My wife and children went back to the United States to finish the school year, and I looked for apartments between reporting assignments. In Turin and Milan and Tuscany, where talking down about Roman incivility is a tradition going back at least to the Etruscans, the disgust with the capital’s reduced state was expected. But I heard similar complaints in Sicily, and even in Naples, hardly the Copenhagen of the Mediterranean, where the mayor delighted in suggesting to me ways Rome could resolve their refuse issues.
These conversations, and the general despair of Romans about the state of their city, got me down. I kept thinking of my old apartment in Trastevere, and that feeling I had when I first came back. It seemed the degradation contained there had spread through the city, and as I walked around, I began to wonder if Rome’s answer to its garbage emergency wasn’t to conceal the trash under unkempt fields of tall grass.
But then, I remembered something else. Walking with my wife and children through Villa Pamphili, as I complained about the Serengeti state of the lawns, my 4-year-old son paused from kicking his Roma soccer ball through the high grass to note a stalk that stood taller than him.

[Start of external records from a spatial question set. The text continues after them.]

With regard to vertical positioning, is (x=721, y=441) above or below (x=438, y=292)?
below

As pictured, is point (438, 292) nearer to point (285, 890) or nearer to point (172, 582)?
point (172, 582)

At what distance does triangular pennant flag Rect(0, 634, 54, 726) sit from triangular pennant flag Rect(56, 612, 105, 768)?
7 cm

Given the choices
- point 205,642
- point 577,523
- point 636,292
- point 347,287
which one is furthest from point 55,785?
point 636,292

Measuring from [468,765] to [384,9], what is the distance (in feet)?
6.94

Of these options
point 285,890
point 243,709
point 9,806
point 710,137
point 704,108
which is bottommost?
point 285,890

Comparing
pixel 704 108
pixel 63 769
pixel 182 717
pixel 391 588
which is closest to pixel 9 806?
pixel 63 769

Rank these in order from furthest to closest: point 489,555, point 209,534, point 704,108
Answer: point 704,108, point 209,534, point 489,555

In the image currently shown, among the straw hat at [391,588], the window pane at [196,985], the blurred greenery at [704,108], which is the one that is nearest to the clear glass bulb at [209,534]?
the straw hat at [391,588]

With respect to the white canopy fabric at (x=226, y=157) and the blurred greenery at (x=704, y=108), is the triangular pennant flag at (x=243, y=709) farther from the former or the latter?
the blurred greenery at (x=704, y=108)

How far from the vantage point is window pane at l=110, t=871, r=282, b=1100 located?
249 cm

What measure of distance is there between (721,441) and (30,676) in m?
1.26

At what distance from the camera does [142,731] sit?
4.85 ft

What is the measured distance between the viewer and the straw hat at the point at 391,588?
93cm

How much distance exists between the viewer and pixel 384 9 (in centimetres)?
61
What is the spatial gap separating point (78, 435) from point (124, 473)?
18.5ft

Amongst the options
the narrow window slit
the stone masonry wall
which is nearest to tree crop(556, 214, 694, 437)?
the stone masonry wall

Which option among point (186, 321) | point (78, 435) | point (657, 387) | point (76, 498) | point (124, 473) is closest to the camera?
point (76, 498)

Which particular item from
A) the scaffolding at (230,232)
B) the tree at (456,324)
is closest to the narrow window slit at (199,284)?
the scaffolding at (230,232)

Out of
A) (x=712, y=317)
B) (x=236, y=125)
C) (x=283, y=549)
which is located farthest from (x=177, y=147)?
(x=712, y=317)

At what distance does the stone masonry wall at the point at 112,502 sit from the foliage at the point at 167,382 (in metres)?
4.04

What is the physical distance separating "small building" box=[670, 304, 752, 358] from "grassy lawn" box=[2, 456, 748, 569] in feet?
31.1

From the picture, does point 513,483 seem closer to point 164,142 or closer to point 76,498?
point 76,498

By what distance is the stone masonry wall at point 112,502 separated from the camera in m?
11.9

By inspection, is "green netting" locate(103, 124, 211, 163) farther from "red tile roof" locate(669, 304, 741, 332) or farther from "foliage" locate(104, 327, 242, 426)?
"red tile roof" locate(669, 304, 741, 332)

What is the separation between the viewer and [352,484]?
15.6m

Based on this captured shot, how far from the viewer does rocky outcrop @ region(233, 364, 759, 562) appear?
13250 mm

“It’s up to here!” he said, pointing above his head, his eyes full of contagious wonder. It was new to him, and he liked what he saw. I looked around at the stately villa, the murmuring fountains and, yes, even at the overgrown grass. Rome had its issues. The degradation was real. But the thing about a great beauty is that no matter its age or condition, it could still turn and give you that look and send the heart aflutter.